## Фрагмент документа:
▽

Восхищение вызывает услышанная им впервые опера «Фиделио» («Леонора») Бетховена:
«Что это за божественная музыка — детски природная. Казалось бы, нашим ушам, с юных лет привыкшим к музыкальным эффектам, подобная, без всяких фейерверков музыка должна бы казаться жиденькою, простою, — но в том-то и сила гения, что при такой абсолютной простоте вы постоянно напряжены к прелестям мелодий и такой силы чуда оркестровки, какая может быть только у Бетховена».
В Лейпциге начинающий композитор впервые познал и на всю жизнь полюбил органную музыку.
«Был я в знаменитой по старине «Thomas Kirche»[14], той самой, где Бах был органистом. Огромное, мрачное, с черными стенами здание наподобие дома, с длинными страшно и узкими окнами, крутою крышею и высокой шпицеобразной колокольней. Тут каждую субботу, от половины 2-го часа, сбегается весь музыкальный Лейпциг послушать огромный хор мальчиков, поющих с органом. Но что эго за пение божественное, и поют все хоры Баха, Бетховена, Рихтера, Рейнеке и других знаменитостей с органом».
Как ни увлекается своими занятиями, музыкой, концертами студент консерватории, в письмах из Лейпцига снова все чаще пробивается голос бытописателя.
В метких «уличных» сценах, в описаниях студенческого житья-бытья восторженная романтическая приподнятость уступает место мягкому, чисто украинскому юмору. Так и выглядывают из этих писем наблюдательные со смешинкой-хитринкой глаза полтавчанина.
«По поводу моих жалоб на худой корм вы пишете, чтобы я заказывал себе обед сытный, сходный славянской натуре. Все можно, только не последнее. Что же тут выдумаешь, когда немцы нашего борща, каши и других таких утешительных блюд не знают, когда у них не только рот, но и ухо не привыкло к таким названиям, а не то блюдам…»
И тут же, добродушно посмеиваясь, сообщает, какой переполох произвели в Лейпциге неожиданные морозы.
«Немцы за голову хватались, что такой холод, и еще потому, что почему-то у них подошвы щекочет смерзшийся снег под ногами (таких курьезов я никогда не слыхал). Тем не менее приветливо встречали зиму, катаясь в своих длиннообразных санях, где кучер сидит сзади седоков и оттуда правит так, что вожжи ходят мимо вашего лица (это тут такой способ езды на санях), и в это время неистово ляскает бичом».
Не таким уж трудным, каким рисовалось вначале, оказалось для Николая Витальевича и «канальское саксонское наречие». Теперь, уже «с языком», он чаще общается с хозяевами своей квартиры, бывает у них на вечерах, завязывает новые знакомства, особенно в консерваторских кругах, свободнее чувствует себя на лекциях, на шумных в праздничные дни улицах Лейпцига.
«Я и забыл вам сказать, что Лейпциг недавно отбыл свой карнавал. Тут уж второй год немцы устраивают настоящий венецианский карнавал… Старый и малый ходят в дурацких разноцветных шапках и костюмах по всему городу, публика обсыпается горохом, мукой, рваными бумажками. Но великолепен «цуг» из 60-ти номеров. Впереди огромная кавалькада рыцарей в средневековых костюмах и забралах и проч., за ними принц и принцесса карнавала, которых привозят за три дня в Лейпциг и устраивают им великолепный прием… Особенно был интересен Наполеон (маленькое туловище и огромная голова) со странствующей кибиткой, везомой двумя собаками, предлагающий фотографические услуги, и Бисмарк на огромном возу сена, где повтыканы дощечки с надписями: Ганновер, Гольдштейн, Мекленбург (немецкие земли. — О. Л.), словом сказать, весь теперешний северо-немецкий союз, над которым он властвует».

△

## Хранимые записи:
▽

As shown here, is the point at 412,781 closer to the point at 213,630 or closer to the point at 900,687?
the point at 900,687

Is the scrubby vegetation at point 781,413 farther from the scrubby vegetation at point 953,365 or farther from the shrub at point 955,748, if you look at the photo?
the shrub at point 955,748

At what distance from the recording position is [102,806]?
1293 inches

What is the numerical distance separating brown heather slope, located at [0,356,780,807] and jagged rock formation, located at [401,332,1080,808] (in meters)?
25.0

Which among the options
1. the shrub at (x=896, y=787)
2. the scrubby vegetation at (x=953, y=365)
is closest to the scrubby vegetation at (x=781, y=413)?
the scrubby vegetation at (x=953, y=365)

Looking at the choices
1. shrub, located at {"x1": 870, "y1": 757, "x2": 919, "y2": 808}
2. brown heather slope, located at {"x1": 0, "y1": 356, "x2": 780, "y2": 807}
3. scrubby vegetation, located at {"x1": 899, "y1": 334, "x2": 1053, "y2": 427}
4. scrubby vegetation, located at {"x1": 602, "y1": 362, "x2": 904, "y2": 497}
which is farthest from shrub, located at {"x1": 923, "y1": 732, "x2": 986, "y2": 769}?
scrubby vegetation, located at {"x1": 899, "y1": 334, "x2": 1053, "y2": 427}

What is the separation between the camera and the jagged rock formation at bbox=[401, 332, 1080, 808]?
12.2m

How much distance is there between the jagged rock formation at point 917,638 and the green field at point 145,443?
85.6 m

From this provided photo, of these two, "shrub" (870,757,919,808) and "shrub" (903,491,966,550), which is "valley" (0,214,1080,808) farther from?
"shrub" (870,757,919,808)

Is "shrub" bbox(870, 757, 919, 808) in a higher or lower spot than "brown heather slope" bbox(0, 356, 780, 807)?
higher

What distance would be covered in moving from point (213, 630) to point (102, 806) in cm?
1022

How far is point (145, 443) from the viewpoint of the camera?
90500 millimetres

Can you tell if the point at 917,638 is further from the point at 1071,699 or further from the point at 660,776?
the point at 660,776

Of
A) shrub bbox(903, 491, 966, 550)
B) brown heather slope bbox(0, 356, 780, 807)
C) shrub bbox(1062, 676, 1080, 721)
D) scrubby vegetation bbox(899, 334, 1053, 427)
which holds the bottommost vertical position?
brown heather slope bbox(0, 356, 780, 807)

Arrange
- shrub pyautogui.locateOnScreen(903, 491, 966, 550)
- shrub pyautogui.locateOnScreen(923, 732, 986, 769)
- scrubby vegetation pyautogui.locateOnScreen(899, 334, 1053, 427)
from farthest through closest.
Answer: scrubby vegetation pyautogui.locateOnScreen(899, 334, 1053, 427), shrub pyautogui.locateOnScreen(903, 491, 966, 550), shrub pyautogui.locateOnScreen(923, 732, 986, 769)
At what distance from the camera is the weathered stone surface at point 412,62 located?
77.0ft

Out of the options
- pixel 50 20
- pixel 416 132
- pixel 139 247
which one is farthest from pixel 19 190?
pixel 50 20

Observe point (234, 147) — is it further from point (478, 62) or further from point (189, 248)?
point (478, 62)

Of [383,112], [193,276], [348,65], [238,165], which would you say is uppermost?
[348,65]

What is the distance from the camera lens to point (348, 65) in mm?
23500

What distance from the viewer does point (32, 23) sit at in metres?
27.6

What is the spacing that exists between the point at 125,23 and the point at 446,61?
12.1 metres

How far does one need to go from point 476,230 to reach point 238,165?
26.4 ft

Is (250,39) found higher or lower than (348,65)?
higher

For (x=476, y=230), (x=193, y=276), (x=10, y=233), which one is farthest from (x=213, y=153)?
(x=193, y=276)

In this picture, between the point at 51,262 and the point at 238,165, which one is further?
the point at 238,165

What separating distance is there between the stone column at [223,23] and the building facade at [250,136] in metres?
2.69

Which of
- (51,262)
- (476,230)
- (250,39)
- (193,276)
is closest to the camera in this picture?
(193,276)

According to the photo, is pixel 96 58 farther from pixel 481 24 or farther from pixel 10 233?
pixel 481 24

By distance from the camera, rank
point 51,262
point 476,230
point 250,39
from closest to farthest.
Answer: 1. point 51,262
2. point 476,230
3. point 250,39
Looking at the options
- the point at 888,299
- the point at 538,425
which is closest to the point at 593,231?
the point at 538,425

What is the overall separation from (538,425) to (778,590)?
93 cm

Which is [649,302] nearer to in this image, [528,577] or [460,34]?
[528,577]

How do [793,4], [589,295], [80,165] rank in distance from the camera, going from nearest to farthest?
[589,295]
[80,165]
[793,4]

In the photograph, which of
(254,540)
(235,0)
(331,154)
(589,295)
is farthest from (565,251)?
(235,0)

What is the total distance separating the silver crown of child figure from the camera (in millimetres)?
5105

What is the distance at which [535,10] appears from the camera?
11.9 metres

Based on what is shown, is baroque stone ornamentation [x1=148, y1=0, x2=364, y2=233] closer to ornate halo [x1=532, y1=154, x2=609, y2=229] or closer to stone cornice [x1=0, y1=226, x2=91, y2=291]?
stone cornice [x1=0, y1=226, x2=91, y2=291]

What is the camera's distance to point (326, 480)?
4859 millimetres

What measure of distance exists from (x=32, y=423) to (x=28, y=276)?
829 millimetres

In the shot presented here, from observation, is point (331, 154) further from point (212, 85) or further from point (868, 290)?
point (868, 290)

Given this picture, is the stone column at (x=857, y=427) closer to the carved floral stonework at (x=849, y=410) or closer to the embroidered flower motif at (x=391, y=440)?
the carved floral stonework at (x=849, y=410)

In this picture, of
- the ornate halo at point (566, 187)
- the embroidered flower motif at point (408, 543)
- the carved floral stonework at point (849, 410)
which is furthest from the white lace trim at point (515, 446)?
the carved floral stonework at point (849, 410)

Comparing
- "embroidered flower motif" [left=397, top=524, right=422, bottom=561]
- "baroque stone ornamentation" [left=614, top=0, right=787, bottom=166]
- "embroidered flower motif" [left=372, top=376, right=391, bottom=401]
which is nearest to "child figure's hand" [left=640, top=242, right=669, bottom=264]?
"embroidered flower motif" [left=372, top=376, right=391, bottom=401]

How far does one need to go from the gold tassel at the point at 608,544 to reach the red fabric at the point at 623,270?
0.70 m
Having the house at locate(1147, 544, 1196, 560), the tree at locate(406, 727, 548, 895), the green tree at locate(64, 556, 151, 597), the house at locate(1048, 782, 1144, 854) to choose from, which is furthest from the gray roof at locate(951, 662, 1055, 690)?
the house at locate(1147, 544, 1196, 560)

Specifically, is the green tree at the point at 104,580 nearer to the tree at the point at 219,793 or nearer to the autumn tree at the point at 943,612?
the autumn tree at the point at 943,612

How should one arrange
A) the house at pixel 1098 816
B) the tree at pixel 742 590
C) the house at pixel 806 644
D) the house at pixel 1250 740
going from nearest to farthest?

△

## Задания:
(1) Воспроизведите без изменений часть фрагмента документа между словами «Не таким уж» и «дни улицах Лейпцига.», включая их.
(2) Перескажите фрагмент документа в двух предложениях.
Записи никак не связаны с фрагментом документа.

## Разобранные решения:
(1)
Не таким уж трудным, каким рисовалось вначале, оказалось для Николая Витальевича и «канальское саксонское наречие». Теперь, уже «с языком», он чаще общается с хозяевами своей квартиры, бывает у них на вечерах, завязывает новые знакомства, особенно в консерваторских кругах, свободнее чувствует себя на лекциях, на шумных в праздничные дни улицах Лейпцига.

(2) Николай Витальевич восхищался впервые услышанной оперой Бетховена «Фиделио», а в Лейпциге на всю жизнь полюбил органную музыку, слушая хор мальчиков с органом в церкви, где органистом был Бах. В письмах из Лейпцига он с мягким юмором описывает немецкую еду, переполох из-за неожиданных морозов, свое освоение саксонского наречия и городской карнавал.